È noto, pressoché unanimemente, che, nell’ambito delle azioni umane, così come, per dirla con George Hegel, negli atti degli spiriti dei popoli, si tenda a ricordare e a rimarcare quanto fatto di negativo rispetto alla strabordante quantità di positività, pure da riscontrare. E, allora, giù ad accusare, ad esempio, il filosofo Gottfried Leinbiz, di aver copiato da Isaac Newton le basi per il calcolo infinitesimale, quasi ciò fosse più importante del sistema filosofico che il primo consegnò all’umanità, o, ancora, i francesi di codardia e connivenza col nazismo, all’epoca del Regime di Vichy, quasi dimentichi di quanto fatto per la storia del pensiero universale, dalla lirica dei trovatori alle dottrine dei philosophes illuministi. Ecco, quindi, che giungo al punto, suggerito dall’argomento di questo numero della rivista: gli emigranti italiani. Bene, in qualunque paese del mondo essi abbiano messo piede, dagli Stati Uniti d’America all’Argentina, dal Canada all’Australia, hanno sempre lavorato sodo, veramente sodo, in condizioni, perlopiù, ai limiti dell’umana sopportazione, dovendo subire, sin all’arrivo, discriminazioni di varia natura, che avrebbero fatto impallidire quanti oggi giungono, in Italia, da immigrati. I nostri connazionali dei tempi passati, col proprio sudore e con le proprie rimesse economiche, contribuirono, non soltanto al miglioramento delle loro condizioni e di quelle delle loro famiglie, ma anche di quelle della nazione stessa. E, allora? Cos’è, ancora oggi, universalmente noto e tramandato dell’emigrazione italiana? La mafia. Ecco, tutto si riduce a una minima parte di italiani, che vollero disonestamente caratterizzare la loro permanenza in paesi esteri, specialmente gli Stati Uniti.
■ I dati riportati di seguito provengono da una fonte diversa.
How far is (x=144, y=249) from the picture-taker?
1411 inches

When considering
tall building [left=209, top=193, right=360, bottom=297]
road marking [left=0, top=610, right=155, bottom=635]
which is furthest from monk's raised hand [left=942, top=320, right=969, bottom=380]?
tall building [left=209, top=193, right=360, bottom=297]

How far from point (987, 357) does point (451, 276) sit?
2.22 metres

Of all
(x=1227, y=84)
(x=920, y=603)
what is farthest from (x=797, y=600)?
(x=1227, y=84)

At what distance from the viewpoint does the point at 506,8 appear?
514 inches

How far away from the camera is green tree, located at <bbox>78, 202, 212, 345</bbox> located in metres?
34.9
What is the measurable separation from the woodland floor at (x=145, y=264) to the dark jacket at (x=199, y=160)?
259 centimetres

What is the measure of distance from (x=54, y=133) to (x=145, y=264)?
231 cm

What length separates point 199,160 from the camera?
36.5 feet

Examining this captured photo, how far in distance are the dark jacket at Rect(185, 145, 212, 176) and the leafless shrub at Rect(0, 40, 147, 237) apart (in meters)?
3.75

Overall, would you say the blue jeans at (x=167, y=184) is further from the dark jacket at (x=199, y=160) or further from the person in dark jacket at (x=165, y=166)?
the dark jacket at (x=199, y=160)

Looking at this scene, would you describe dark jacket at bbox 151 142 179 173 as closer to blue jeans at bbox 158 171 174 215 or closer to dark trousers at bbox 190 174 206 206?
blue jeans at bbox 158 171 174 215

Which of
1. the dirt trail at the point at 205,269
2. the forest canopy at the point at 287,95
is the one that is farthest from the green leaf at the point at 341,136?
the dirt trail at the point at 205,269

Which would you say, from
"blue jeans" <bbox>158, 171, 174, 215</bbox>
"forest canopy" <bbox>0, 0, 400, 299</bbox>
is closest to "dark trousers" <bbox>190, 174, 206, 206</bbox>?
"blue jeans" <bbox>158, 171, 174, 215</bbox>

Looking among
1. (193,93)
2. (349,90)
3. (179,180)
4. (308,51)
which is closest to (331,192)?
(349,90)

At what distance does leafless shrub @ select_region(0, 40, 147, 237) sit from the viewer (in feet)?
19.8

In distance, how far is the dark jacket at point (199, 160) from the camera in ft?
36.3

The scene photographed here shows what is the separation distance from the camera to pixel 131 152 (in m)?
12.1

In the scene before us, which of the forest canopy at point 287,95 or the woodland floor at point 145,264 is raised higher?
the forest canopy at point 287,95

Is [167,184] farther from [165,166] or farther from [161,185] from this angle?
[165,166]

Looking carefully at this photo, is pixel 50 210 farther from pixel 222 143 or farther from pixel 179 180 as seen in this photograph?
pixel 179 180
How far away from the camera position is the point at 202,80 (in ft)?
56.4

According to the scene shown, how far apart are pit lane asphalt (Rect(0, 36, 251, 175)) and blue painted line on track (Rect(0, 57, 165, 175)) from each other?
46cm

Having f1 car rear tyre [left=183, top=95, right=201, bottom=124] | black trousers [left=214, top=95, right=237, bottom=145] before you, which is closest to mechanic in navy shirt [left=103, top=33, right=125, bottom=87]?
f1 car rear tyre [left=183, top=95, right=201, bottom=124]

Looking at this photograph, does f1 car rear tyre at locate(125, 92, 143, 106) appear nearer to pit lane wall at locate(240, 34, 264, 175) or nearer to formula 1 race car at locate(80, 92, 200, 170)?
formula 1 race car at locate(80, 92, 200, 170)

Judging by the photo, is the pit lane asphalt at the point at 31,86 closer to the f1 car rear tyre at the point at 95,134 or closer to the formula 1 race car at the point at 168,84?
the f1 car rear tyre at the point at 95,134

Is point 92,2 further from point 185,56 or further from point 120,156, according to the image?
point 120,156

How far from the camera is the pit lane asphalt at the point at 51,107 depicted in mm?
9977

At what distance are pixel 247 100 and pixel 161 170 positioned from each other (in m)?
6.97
Nel nostro tempo presente, in Italia, vi sono molti cittadini, i quali, per dare adito al proprio filantropismo da salotto o da PC e convincere gli altri delle loro idee, cioè flatus vocis, chiamano in causa quella subdola equazione secondo la quale noi tutti abbiamo l’obbligo morale di subire che immigrati stranieri, presenti nel nostro paese, delinquano, soltanto perché, 100 anni fa, alcuni nostri connazionali, da emigranti, fecero lo stesso nelle che li ospitavano. Questo è un atteggiamento da idioti, esiziale per il futuro della nostra nazione!